-- start --
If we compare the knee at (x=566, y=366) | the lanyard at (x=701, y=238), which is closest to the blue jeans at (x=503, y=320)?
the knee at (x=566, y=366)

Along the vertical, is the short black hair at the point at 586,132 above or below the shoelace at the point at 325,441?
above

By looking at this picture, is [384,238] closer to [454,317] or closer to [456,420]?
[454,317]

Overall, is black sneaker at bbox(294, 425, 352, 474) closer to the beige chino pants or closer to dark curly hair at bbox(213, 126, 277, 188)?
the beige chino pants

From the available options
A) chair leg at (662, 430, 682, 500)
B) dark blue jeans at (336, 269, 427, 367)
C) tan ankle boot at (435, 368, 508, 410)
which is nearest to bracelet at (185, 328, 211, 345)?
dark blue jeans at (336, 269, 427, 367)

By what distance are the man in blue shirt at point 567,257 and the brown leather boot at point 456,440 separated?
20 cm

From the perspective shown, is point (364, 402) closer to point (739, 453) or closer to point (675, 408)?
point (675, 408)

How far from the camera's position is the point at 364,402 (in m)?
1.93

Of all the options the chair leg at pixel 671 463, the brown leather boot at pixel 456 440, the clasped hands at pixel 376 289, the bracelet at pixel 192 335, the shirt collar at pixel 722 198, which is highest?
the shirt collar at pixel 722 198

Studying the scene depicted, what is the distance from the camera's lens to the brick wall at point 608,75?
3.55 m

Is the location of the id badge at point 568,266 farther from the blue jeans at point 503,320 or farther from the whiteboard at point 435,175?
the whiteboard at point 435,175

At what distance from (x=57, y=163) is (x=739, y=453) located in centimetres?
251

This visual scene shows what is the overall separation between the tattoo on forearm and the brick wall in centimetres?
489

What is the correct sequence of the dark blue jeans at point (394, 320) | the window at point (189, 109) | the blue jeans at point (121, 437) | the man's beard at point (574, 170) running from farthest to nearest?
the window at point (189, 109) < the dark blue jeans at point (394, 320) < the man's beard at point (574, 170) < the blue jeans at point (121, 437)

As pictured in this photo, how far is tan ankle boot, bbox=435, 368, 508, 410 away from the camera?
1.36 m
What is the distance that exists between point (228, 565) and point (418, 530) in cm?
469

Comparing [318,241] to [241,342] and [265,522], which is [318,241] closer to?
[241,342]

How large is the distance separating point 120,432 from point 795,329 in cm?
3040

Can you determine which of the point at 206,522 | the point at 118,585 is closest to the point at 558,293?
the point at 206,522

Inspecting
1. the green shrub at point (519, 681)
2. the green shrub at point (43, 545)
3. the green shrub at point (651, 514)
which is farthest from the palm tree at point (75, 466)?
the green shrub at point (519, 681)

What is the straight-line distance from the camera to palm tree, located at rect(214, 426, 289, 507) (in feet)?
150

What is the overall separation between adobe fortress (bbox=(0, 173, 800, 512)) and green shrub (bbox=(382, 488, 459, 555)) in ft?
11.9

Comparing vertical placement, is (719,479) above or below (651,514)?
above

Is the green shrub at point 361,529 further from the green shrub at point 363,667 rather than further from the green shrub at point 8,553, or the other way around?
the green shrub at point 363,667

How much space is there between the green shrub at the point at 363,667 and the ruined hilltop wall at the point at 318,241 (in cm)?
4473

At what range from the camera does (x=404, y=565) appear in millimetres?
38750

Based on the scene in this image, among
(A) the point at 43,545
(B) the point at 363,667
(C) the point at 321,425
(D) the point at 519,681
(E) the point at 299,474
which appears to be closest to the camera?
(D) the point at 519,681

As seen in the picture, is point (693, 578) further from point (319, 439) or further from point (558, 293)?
-- end --
== Requirement ==
Change every "brick wall" in the lines above to "stone wall" and write the lines out again with nothing else altered.

== Answer in full ==
If we compare the knee at (x=566, y=366) | the lanyard at (x=701, y=238), which is closest to the blue jeans at (x=503, y=320)?
the knee at (x=566, y=366)

Along the vertical, is the short black hair at the point at 586,132 above or below the shoelace at the point at 325,441?
above

By looking at this picture, is [384,238] closer to [454,317] or closer to [456,420]?
[454,317]

Overall, is black sneaker at bbox(294, 425, 352, 474) closer to the beige chino pants or closer to dark curly hair at bbox(213, 126, 277, 188)?
the beige chino pants

From the available options
A) chair leg at (662, 430, 682, 500)
B) dark blue jeans at (336, 269, 427, 367)
C) tan ankle boot at (435, 368, 508, 410)
which is nearest to bracelet at (185, 328, 211, 345)?
dark blue jeans at (336, 269, 427, 367)

By what distance are the man in blue shirt at point 567,257 and the brown leather boot at point 456,440 separated?
20 cm

From the perspective shown, is point (364, 402) closer to point (739, 453) or closer to point (675, 408)?
point (675, 408)

How far from the camera's position is the point at 364,402 (in m)?
1.93

Of all the options the chair leg at pixel 671 463, the brown leather boot at pixel 456 440, the clasped hands at pixel 376 289, the bracelet at pixel 192 335, the shirt collar at pixel 722 198, which is highest?
the shirt collar at pixel 722 198

Studying the scene depicted, what is the distance from the camera's lens to the stone wall at point 608,75?
3.55 m

Is the location of the id badge at point 568,266 farther from the blue jeans at point 503,320 or farther from the whiteboard at point 435,175?
the whiteboard at point 435,175

At what distance from (x=57, y=163) is (x=739, y=453) located in centimetres?
251

This visual scene shows what is the overall separation between the tattoo on forearm and the stone wall in centimetres?
489

What is the correct sequence of the dark blue jeans at point (394, 320) | the window at point (189, 109) | the blue jeans at point (121, 437) | the man's beard at point (574, 170) running from farthest to nearest?
the window at point (189, 109) < the dark blue jeans at point (394, 320) < the man's beard at point (574, 170) < the blue jeans at point (121, 437)

As pictured in this photo, how far is tan ankle boot, bbox=435, 368, 508, 410 away from the camera?
1.36 m
What is the distance that exists between point (228, 565) and point (418, 530) in cm?
469

Comparing [318,241] to [241,342] and [265,522], which is [318,241] closer to?
[241,342]

How large is the distance separating point 120,432 from point 795,329 in cm?
3040

Can you determine which of the point at 206,522 | the point at 118,585 is closest to the point at 558,293?
the point at 206,522

Inspecting
1. the green shrub at point (519, 681)
2. the green shrub at point (43, 545)
3. the green shrub at point (651, 514)
which is farthest from the palm tree at point (75, 466)?
the green shrub at point (519, 681)

What is the straight-line distance from the camera to palm tree, located at rect(214, 426, 289, 507) (in feet)?
150

What is the overall separation between adobe fortress (bbox=(0, 173, 800, 512)) and green shrub (bbox=(382, 488, 459, 555)) in ft?
11.9

Comparing vertical placement, is (719,479) above or below (651,514)?
above

Is the green shrub at point 361,529 further from the green shrub at point 363,667 rather than further from the green shrub at point 8,553, or the other way around?
the green shrub at point 363,667

How much space is there between the green shrub at the point at 363,667 and the ruined hilltop wall at the point at 318,241 (in cm)?
4473

At what range from the camera does (x=404, y=565) appear in millimetres?
38750

Based on the scene in this image, among
(A) the point at 43,545
(B) the point at 363,667
(C) the point at 321,425
(D) the point at 519,681
(E) the point at 299,474
which appears to be closest to the camera?
(D) the point at 519,681

As seen in the picture, is point (693, 578) further from point (319, 439) or further from point (558, 293)?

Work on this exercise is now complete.